<<<<
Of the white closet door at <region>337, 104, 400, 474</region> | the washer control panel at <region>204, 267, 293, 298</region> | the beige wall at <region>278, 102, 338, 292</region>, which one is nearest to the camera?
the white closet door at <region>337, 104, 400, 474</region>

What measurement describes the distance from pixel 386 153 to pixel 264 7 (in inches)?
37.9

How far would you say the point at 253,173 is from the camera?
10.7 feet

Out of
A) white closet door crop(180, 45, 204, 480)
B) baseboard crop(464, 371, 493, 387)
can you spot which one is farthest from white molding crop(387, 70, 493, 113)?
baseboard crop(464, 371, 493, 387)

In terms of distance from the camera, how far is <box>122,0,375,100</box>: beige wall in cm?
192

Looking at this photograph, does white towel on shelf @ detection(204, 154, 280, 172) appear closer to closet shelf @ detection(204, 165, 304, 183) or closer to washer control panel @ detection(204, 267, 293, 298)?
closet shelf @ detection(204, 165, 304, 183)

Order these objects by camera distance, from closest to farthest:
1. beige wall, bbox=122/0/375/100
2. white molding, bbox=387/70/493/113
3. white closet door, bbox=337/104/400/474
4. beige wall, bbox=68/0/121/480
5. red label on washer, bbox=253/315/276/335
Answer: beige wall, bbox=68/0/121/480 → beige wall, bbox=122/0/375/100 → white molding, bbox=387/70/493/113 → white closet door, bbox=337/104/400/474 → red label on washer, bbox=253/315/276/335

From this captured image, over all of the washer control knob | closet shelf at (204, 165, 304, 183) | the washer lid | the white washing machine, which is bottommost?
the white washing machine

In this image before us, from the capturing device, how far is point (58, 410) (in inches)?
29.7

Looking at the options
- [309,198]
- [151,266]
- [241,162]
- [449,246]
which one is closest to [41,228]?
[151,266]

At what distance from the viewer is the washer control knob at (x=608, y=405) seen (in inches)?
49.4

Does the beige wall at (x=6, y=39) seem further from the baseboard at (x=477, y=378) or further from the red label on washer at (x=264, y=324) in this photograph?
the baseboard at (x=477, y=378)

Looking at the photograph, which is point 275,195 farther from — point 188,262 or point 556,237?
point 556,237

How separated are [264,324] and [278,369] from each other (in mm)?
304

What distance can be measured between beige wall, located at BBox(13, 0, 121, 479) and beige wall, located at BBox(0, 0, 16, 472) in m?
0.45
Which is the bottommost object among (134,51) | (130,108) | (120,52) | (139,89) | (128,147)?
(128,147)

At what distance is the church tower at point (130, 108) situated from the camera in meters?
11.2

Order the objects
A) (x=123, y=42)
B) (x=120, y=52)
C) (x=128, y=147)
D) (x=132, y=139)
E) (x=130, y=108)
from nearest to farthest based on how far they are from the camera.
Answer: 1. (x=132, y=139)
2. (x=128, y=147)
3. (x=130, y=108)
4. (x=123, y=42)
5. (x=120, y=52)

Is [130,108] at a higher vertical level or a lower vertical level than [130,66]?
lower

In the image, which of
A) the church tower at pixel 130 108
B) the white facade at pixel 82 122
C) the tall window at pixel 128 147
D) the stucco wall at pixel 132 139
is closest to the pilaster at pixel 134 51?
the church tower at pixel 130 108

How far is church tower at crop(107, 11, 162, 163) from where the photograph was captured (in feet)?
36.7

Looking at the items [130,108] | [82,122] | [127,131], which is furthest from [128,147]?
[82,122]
>>>>
Reproduce the lines word for word, starting at the one holding "At what distance from" and ending at the final line of the material above.

▶ [Right answer]:
At what distance from the viewer is the washer control knob at (x=608, y=405) seen (in inches)?
49.4

Does the beige wall at (x=6, y=39) seem further from the baseboard at (x=477, y=378) or further from the red label on washer at (x=264, y=324) in this photograph?
the baseboard at (x=477, y=378)

Looking at the photograph, which is point 275,195 farther from — point 188,262 or point 556,237?
point 556,237

How separated are [264,324] and [278,369] from each other (in mm)?
304

What distance can be measured between beige wall, located at BBox(13, 0, 121, 479) and beige wall, located at BBox(0, 0, 16, 472) in m?
0.45
Which is the bottommost object among (134,51) | (130,108) | (120,52) | (139,89) | (128,147)?
(128,147)

At what distance is the church tower at point (130, 108) situated from the camera in meters?
11.2

Order the objects
A) (x=123, y=42)
B) (x=120, y=52)
C) (x=128, y=147)
D) (x=132, y=139)
E) (x=130, y=108)
from nearest to farthest based on how far they are from the camera.
Answer: 1. (x=132, y=139)
2. (x=128, y=147)
3. (x=130, y=108)
4. (x=123, y=42)
5. (x=120, y=52)

Is [130,108] at a higher vertical level or a lower vertical level than [130,66]?
lower

In the image, which of
A) the church tower at pixel 130 108
B) the white facade at pixel 82 122
C) the tall window at pixel 128 147
D) the stucco wall at pixel 132 139
is closest to the pilaster at pixel 134 51?
the church tower at pixel 130 108

How far is church tower at crop(107, 11, 162, 163) from where the photograph was captured (in feet)?
36.7

Looking at the items [130,108] | [82,122] | [127,131], which is furthest from [128,147]?
[82,122]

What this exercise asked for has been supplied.